Coming back to this idea. Today the writes that build new relation
storage through bulk_write.c - a CREATE INDEX, a CLUSTER / VACUUM FULL
heap rewrite, ALTER TABLE SET TABLESPACE - go straight to smgrextend() /
smgrwrite() and never show up in pg_stat_io. So a plain CREATE INDEX on
a large table can write gigabytes that are completely invisible there.
The nearest trace is the fsync, and even that is partial: in the common
case the sync is deferred and the checkpointer's fsync shows up under
the normal context (attributed to the checkpointer, not to the backend
that did the build); and if a checkpoint runs concurrently the backend
does smgrimmedsync() instead, which is not counted anywhere at all.

This was foreseen while pg_stat_io was being built: the io_object column
was added to "pave the way for bypass IO" [0], and counting such writes
was deliberately deferred to a future central point (the smgr
wrappers discussed back then, later was implemented as Heikki's bulk
write facility). bulk_write.c now is exactly that point.

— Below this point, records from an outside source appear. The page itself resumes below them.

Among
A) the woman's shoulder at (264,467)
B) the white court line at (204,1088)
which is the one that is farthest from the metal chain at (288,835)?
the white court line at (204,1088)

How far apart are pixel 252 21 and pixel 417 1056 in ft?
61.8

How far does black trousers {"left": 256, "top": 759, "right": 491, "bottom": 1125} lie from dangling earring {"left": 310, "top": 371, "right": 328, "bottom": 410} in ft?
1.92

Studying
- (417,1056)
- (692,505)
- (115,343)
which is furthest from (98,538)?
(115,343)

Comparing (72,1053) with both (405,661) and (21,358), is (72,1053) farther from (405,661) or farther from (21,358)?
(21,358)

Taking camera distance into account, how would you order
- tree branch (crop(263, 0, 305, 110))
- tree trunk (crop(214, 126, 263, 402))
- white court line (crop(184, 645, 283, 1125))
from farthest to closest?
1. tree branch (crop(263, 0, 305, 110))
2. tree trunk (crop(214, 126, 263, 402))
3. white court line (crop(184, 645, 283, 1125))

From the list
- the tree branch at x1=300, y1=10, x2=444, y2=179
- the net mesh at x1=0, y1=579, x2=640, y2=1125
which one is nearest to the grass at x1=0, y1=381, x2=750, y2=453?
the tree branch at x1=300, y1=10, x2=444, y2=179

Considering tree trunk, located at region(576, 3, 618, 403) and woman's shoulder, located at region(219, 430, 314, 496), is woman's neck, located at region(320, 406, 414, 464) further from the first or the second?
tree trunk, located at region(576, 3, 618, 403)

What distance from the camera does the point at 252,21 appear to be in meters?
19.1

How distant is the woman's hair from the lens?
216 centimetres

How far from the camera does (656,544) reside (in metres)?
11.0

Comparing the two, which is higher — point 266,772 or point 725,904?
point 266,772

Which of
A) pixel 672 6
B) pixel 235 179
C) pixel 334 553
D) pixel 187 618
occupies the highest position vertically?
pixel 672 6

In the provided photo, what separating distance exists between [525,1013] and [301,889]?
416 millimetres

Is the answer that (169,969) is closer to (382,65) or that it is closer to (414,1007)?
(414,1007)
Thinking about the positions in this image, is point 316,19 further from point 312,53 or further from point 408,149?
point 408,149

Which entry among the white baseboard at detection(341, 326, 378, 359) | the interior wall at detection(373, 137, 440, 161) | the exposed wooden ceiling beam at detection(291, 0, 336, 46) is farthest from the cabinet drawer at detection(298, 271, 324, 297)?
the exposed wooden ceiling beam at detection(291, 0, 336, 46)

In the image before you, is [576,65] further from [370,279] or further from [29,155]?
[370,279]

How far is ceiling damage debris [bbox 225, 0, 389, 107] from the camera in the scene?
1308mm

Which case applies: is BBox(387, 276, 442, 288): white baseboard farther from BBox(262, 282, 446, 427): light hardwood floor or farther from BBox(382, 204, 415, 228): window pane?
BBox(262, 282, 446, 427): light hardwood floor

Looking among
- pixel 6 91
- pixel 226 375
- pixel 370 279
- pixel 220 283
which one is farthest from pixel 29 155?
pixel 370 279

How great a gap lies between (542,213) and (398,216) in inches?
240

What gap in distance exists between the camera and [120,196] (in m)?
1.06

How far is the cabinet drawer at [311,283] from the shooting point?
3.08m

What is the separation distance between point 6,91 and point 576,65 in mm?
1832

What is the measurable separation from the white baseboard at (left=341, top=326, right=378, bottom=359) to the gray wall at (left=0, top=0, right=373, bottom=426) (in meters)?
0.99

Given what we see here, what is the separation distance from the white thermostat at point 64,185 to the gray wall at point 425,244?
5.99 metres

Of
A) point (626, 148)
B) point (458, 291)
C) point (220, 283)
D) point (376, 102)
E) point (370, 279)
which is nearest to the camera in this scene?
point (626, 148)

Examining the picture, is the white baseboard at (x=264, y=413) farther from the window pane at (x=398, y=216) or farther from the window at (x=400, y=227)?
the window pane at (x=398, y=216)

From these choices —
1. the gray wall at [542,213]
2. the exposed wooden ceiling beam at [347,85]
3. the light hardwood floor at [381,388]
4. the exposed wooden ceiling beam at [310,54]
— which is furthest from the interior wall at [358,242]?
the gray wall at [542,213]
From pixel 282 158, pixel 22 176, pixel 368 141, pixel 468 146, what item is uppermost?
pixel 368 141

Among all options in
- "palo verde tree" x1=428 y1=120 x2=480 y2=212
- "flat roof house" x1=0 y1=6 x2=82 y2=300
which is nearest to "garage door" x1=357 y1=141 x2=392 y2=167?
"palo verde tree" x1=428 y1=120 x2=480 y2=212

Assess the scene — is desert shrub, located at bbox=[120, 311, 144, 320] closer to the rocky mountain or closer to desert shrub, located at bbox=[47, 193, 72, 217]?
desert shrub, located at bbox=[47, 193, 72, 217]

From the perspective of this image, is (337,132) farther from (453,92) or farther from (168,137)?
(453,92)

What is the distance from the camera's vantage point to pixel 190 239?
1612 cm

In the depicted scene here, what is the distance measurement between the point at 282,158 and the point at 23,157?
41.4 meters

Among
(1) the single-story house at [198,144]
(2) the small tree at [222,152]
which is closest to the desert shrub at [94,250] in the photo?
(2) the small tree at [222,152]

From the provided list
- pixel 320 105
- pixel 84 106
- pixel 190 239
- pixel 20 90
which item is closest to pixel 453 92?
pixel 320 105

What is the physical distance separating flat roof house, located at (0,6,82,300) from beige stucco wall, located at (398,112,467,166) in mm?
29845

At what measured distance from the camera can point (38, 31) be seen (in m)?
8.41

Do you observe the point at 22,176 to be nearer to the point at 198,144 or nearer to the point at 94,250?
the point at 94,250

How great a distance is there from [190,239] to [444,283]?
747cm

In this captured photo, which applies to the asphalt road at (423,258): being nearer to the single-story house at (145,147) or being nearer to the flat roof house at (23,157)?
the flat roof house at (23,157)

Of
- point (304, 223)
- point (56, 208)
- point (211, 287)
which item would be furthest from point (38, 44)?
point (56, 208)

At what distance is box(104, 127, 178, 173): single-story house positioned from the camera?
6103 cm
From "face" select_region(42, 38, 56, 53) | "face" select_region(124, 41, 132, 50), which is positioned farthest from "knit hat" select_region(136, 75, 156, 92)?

PFA a patch that does what was planned: it accounts for those writes
and extends from the one central place, smgr_bulk_flush(), in a new
IOCONTEXT_BYPASS context. The fsync path is left untouched (more on that
in point 3 below).

A few points open for discussion:

1. The context name. I went with "bypass", matching the language already
used in the docs ("bypasses shared buffers") and in this thread. It
also keeps it clearly apart from the strategy-ring "bulkwrite"
(BAS_BULKWRITE), which is a different thing. I am not attached to the
name, so other suggestions are welcome.

2. Scope. This patch tracks the write side only. The read side that
also bypasses shared buffers (e.g. the smgrread() in
RelationCopyStorage for a tablespace move) stays untracked; I left it
out to keep the first cut small, but it could be added the same way.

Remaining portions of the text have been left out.